On the other hand, Heinrich had increased nervous sensitivity and, as a result, a predisposition to disease. His childlessness and worries about the moral decline of the kingdom torn by civil war led him to deep piety in 1582/83. The desire to openly demonstrate his piety, which, perhaps, also had a political background, the desire to give everything some kind of mystical shine, prompted him until about 1587 to take part in processions, often in a white hair shirt, especially in the processions founded by Henry himself in March 1583 "Brotherhood of Penitent Sinners of Our Lady of the Annunciation." The members of this brotherhood - including both archimignons, many courtiers, members of parliament and noble citizens - wore a white Capuchin robe made of Dutch wool with two holes for the eyes. Shortly before a new outbreak of civil war, when Henry saw the final collapse of his policy of compromise and experienced a period of deep melancholy, he founded, this time without noise or show, the “Brotherhood of the Death and Passion of Our Lord Jesus Christ.” This small community met on Fridays in the Louvre, where they prayed together, sang psalms and spent time in spiritual exercises, penance and even self-flagellation.

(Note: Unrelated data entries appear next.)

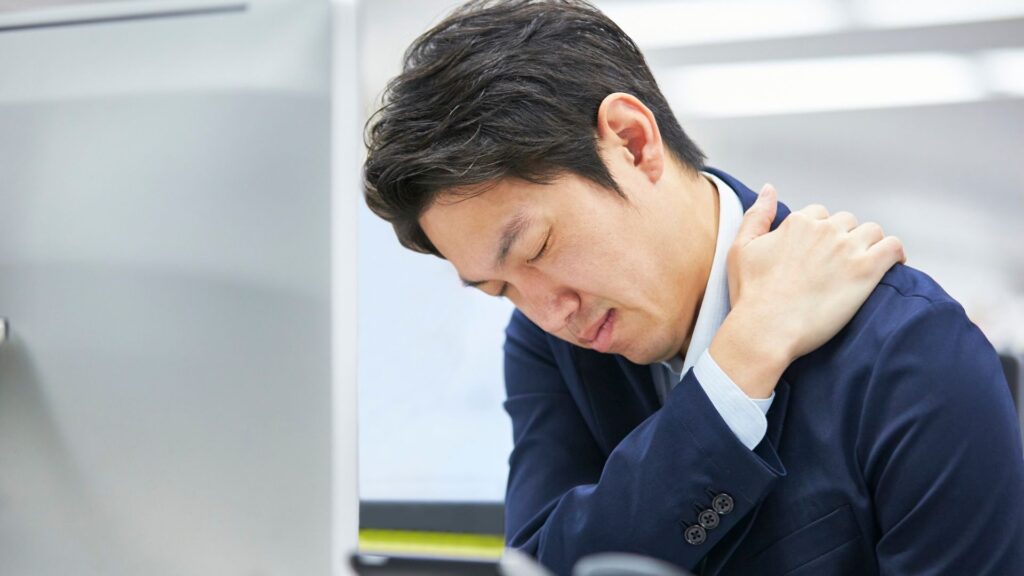 Workplace Ergonomics Singapore – office worker experiencing neck and shoulder pain from poor workstation posture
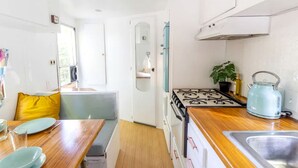 A compact kitchen with a stove, sink, and a dining area with a table and chairs.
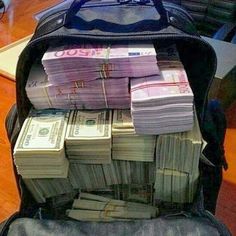 a suitcase filled with money sitting on top of a wooden table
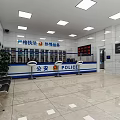 Police Service Hall Interior With Service Counter Seats Digital Screens And Signs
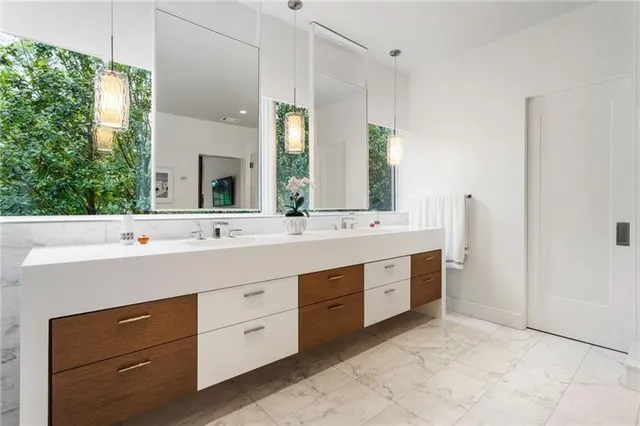 a view of entryway with stairs and wooden floor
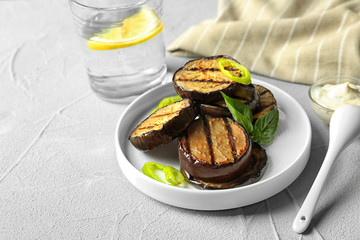 Plate with fried eggplant slices on table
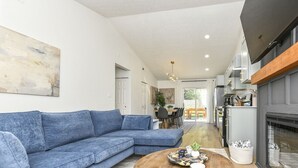 Un salon moderne avec un canapé d’angle, une table basse en bois et une cheminée.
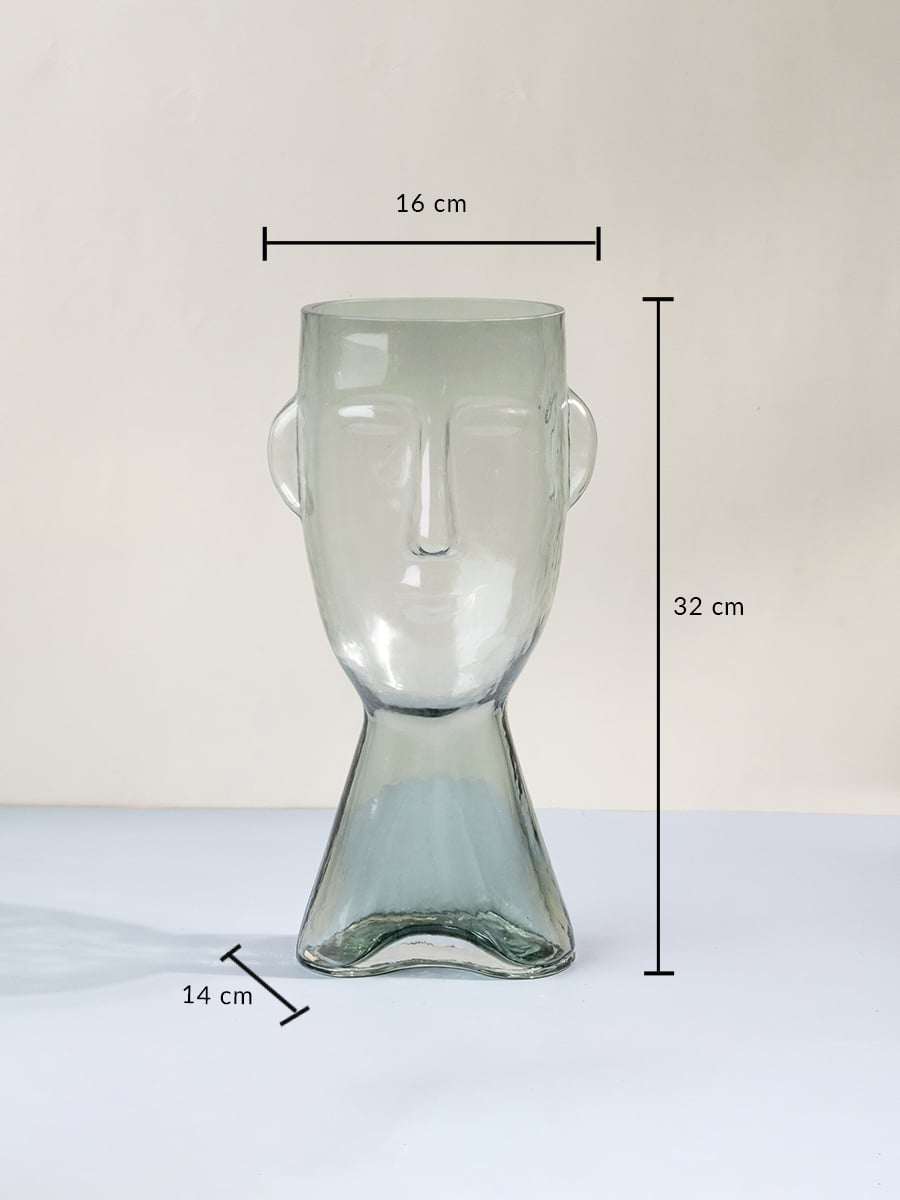 Face shaped glass vase 32 cm height 16 cm width 14 cm depth transparent finish modern abstract design light on white background.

From his very first stay at the Pauline monastery and January 1583, Henry retreated more and more from the world. He felt great behind the monastery walls, and was happy with what the monks themselves were content with. He ordered the reconstruction and expansion of the old Hieronymite monastery in the Bois de Vincennes, where several cells were reserved for him and his often very large retinue (since, in spite of everything, he did not let political issues out of his sight). From 1584, Henry regularly spent several days in this monastery for three years, which was later transferred to the Paulines. It is unlikely that Henry found understanding with anyone: Catherine, his wife or his subjects. Even the pope did not approve of Henry, whom his contemporaries sometimes called the monk king.

This certainly exaggerated religious zeal, reaching the point of excesses, was associated with a characteristic feature of the king, which he himself once expressed as follows: “What I love, I love to the end.” This was the real weakness of the king: his nervous constitution often led him to extremes. Whatever the king did, due to his temperament, he indulged in it excessively.

Many of the king's ways of spending his time indicate his extravagance, which was based on certain character traits. Although his ingenuousness was obvious, it was sometimes funny and aroused ridicule and anger among his opponents. Henry was an unusual child for his time and his parents. However, for centuries no one was willing to admit this.